The first cultural experience I can remember outside of the scattering of family and white farmers I grew up among, was taking a field trip on Japan Airlines (JAL) when I was 9 years old. This was a surprising and unlikely event, considering I was home-schooled and lived deep in farming country. I’m not sure how it came about—through the prodding of one of my mother’s friends, I think—but in any case, I found myself on board my first airplane (a 747 Jumbo Jet), surrounded by people who were wholly strange to me. When the stewardesses came into the cabin to talk with the group of children I still remember my self-conscious awe—they were so beautiful! Two of the women (their names were Keiko and Shimamura) wrote my name in Kanji and talked to me about their homes in Tokyo. My tiny Eastern Washington world had expanded and altered forever. Over the next few years I read about Japan, watched a lot of anime, briefly took lessons in Japanese and vowed to visit one day.
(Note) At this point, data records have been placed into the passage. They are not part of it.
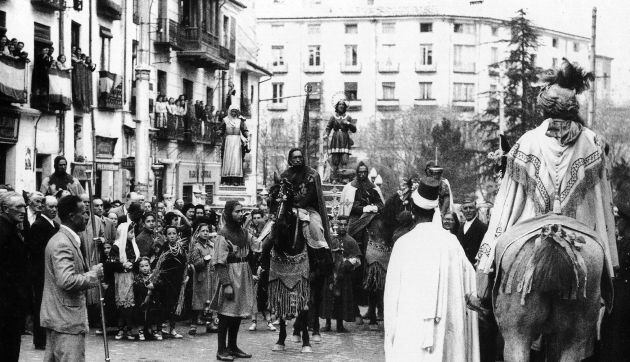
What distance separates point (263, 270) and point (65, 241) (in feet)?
18.7

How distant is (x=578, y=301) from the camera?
7.10m

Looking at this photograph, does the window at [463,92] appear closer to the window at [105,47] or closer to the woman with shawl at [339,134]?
the window at [105,47]

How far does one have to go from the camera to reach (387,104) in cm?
8469

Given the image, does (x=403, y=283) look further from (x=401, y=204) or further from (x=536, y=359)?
(x=401, y=204)

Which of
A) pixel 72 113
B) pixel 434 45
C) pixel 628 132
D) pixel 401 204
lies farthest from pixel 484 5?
pixel 401 204

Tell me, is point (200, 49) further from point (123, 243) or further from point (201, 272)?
point (123, 243)

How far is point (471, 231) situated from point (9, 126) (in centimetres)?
1477

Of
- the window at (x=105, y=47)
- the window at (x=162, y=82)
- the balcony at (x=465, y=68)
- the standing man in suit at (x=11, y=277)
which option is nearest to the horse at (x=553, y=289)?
the standing man in suit at (x=11, y=277)

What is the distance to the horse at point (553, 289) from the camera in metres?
7.05

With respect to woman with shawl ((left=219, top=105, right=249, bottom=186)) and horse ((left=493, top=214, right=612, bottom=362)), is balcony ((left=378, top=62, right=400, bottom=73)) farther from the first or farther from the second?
horse ((left=493, top=214, right=612, bottom=362))

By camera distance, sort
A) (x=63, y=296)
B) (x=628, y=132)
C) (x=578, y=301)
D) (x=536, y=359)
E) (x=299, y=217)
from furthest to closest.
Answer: (x=628, y=132) < (x=299, y=217) < (x=63, y=296) < (x=536, y=359) < (x=578, y=301)

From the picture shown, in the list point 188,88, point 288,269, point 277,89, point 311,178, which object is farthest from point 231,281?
point 277,89

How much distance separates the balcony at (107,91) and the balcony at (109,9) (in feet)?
6.07

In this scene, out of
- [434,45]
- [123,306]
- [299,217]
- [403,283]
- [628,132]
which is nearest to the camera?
[403,283]
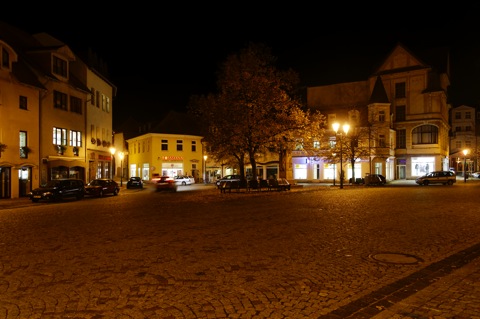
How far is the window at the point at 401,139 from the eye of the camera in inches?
2312

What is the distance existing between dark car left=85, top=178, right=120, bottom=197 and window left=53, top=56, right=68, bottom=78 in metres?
9.75

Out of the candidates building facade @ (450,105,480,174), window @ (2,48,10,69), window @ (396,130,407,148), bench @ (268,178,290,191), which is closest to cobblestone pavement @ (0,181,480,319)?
window @ (2,48,10,69)

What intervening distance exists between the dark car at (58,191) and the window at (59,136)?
627cm

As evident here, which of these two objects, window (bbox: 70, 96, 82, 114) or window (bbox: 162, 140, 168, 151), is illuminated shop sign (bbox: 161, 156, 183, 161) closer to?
window (bbox: 162, 140, 168, 151)

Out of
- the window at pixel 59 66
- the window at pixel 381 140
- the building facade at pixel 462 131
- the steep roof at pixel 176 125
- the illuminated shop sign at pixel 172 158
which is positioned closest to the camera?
the window at pixel 59 66

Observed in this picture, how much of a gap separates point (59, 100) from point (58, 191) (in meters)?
10.6

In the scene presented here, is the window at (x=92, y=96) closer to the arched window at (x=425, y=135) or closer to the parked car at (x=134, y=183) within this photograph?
the parked car at (x=134, y=183)

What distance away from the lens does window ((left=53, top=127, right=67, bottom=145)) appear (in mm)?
33037

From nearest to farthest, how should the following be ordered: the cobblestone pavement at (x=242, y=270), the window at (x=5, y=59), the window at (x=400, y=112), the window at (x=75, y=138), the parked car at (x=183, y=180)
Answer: the cobblestone pavement at (x=242, y=270) → the window at (x=5, y=59) → the window at (x=75, y=138) → the parked car at (x=183, y=180) → the window at (x=400, y=112)

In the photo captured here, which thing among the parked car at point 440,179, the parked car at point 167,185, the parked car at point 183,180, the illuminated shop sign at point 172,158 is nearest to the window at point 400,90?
the parked car at point 440,179

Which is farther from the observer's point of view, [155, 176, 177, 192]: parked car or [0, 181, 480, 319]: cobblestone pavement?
[155, 176, 177, 192]: parked car

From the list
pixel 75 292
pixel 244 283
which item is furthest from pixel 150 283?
pixel 244 283

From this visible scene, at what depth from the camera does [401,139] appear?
59125 mm

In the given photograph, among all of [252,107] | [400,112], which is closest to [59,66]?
[252,107]
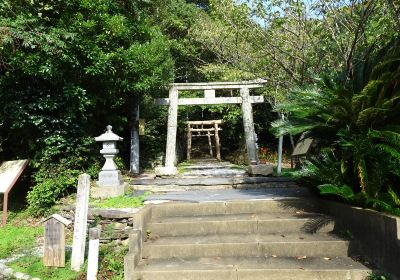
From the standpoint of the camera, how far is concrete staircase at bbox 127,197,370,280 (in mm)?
4473

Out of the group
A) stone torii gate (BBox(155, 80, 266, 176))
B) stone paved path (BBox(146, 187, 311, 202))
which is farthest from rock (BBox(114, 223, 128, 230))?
stone torii gate (BBox(155, 80, 266, 176))

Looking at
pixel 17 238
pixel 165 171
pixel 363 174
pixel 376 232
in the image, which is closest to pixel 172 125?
pixel 165 171

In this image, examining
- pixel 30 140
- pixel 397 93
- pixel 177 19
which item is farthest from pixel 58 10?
pixel 177 19

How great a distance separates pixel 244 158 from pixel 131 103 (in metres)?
6.17

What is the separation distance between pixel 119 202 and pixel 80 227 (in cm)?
175

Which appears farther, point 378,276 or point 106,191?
point 106,191

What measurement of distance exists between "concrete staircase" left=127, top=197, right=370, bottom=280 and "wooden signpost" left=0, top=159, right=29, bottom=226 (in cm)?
343

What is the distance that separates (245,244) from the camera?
5.05 metres

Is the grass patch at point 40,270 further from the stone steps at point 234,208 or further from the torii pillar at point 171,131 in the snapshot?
the torii pillar at point 171,131

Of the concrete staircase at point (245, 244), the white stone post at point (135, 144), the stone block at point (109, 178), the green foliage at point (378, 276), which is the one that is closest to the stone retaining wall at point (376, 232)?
the green foliage at point (378, 276)

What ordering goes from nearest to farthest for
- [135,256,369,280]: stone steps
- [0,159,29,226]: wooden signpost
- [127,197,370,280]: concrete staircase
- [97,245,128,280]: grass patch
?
[135,256,369,280]: stone steps
[127,197,370,280]: concrete staircase
[97,245,128,280]: grass patch
[0,159,29,226]: wooden signpost

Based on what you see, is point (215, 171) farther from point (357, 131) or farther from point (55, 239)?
point (55, 239)

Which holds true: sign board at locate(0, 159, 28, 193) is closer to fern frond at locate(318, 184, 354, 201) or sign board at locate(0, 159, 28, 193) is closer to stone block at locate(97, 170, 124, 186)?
stone block at locate(97, 170, 124, 186)

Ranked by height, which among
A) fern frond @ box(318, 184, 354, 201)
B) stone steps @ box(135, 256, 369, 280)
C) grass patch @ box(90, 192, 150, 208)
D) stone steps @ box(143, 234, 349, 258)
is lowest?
stone steps @ box(135, 256, 369, 280)
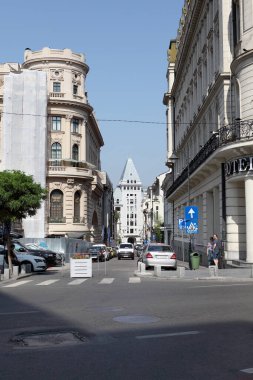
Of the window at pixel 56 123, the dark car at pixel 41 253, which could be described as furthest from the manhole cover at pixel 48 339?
the window at pixel 56 123

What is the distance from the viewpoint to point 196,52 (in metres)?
40.7

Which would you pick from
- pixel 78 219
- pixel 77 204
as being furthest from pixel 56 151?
pixel 78 219

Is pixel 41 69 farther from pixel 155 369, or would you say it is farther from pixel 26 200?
pixel 155 369

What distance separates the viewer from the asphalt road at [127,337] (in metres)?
6.38

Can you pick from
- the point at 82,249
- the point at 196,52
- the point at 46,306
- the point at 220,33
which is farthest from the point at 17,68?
the point at 46,306

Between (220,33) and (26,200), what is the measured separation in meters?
14.3

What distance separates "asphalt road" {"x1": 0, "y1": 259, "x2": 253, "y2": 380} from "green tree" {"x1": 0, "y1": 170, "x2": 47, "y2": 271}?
10.8 meters

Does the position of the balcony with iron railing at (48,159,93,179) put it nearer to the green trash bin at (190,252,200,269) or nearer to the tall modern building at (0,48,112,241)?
the tall modern building at (0,48,112,241)

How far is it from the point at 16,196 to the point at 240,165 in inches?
427

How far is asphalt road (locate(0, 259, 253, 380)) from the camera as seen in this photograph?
638 centimetres

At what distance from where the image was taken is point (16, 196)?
2502 centimetres

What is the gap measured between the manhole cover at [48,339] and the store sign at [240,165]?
17025 millimetres

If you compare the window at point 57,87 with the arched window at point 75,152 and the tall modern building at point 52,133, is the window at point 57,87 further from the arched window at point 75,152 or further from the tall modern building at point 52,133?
the arched window at point 75,152

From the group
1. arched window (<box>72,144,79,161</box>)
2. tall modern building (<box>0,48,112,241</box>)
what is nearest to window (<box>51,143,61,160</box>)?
tall modern building (<box>0,48,112,241</box>)
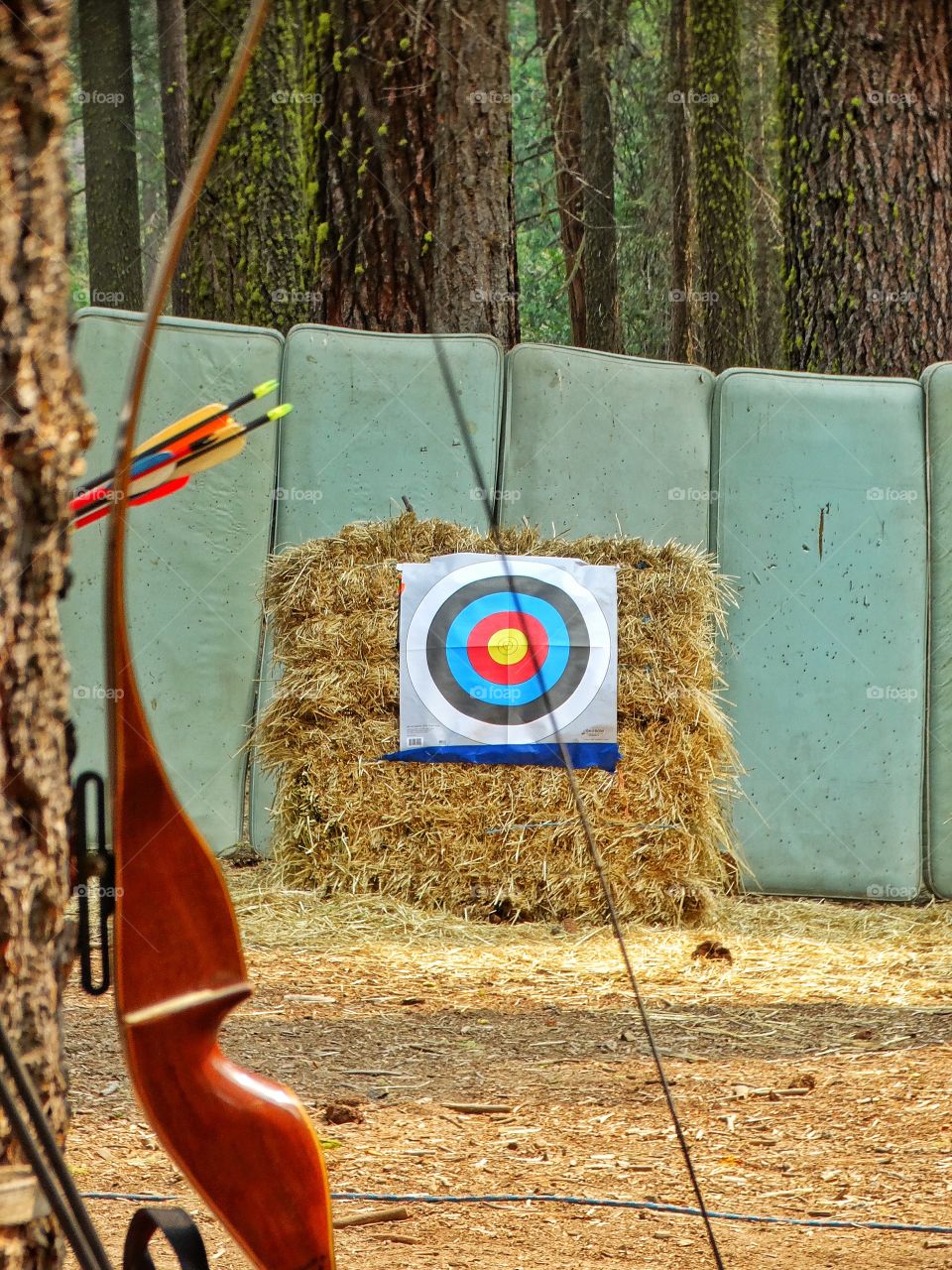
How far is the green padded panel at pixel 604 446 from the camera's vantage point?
4.40 meters

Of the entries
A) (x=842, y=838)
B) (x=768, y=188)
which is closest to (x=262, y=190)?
(x=842, y=838)

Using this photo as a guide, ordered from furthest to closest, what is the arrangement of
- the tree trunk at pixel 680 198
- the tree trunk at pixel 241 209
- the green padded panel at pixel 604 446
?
1. the tree trunk at pixel 680 198
2. the tree trunk at pixel 241 209
3. the green padded panel at pixel 604 446

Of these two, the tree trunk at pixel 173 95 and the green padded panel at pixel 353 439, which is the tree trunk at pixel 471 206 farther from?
the tree trunk at pixel 173 95

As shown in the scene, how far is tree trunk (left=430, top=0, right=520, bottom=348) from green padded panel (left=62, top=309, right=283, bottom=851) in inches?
42.8

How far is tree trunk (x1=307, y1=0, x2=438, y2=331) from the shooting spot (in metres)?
5.22

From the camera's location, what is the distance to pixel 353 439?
14.5ft

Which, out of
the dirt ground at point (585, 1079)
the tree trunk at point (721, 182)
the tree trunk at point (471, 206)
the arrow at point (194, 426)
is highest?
the tree trunk at point (721, 182)

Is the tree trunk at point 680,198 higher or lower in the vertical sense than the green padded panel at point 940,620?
higher

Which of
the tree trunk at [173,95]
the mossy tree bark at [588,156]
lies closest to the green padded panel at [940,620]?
the tree trunk at [173,95]

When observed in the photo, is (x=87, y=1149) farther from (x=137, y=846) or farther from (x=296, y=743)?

Inevitably, things change as we get older, and my interest in Japan went into hibernation. I got married, moved to new towns, changed careers, had kids. When I started writing picture books, I begin sifting through the mistier parts of my memory, my childhood, seeking authentic material for my stories. What did I care about when I was little? What did I want to do? Which brought me back to Japan.

Then I made a shocking discovery. Somehow, in all my reading I had never uncovered the events that began in 1942 on the West Coast, resulting in, after American slavery of black people, one of the worst violations of human rights in our country’s history. I tried to talk to people about it, but my questions were met with blank looks. No one seemed to have ever heard of the internment of Japanese Americans in WWII. How was this possible?

I began researching and reading articles, accounts and historical fiction: Hotel on the corner of Bitter and Sweet by Jamie Ford, and Paper Wishes by Lois Sepahban. I visited the Panama Hotel in Seattle, and interviewed Dr. Uchiyama. At the encouragement of my wife Anna, I wrote a children’s picture book with those Seattle events in the 1940s as the backdrop to the story.

In our present time of social and cultural unrest in America, it’s important to remember the humanity of the people around us, regardless of where they come from. America talks about building walls, deporting, restricting, protecting ourselves. There are troubling issues on both sides. There is no easy answer or blanket policy that makes sense. In 1941 Japan attacked Pearl Harbor—but the Japanese Americans living in this country, then as now, were as American as any of us. Many were second generation Americans. To associate them with the actions of their country of origin, to persecute, antagonize and insult them, force them to leave their homes, abandon their possessions, and ship them off to internment camps is ridiculous and horrific.

We are all immigrants. Every one of us. Our families and ancestors were welcomed by those who were here before us, and we carved out lives as strangers in a new land. That is what America is and has been since the start. Let’s not not forget why people come here.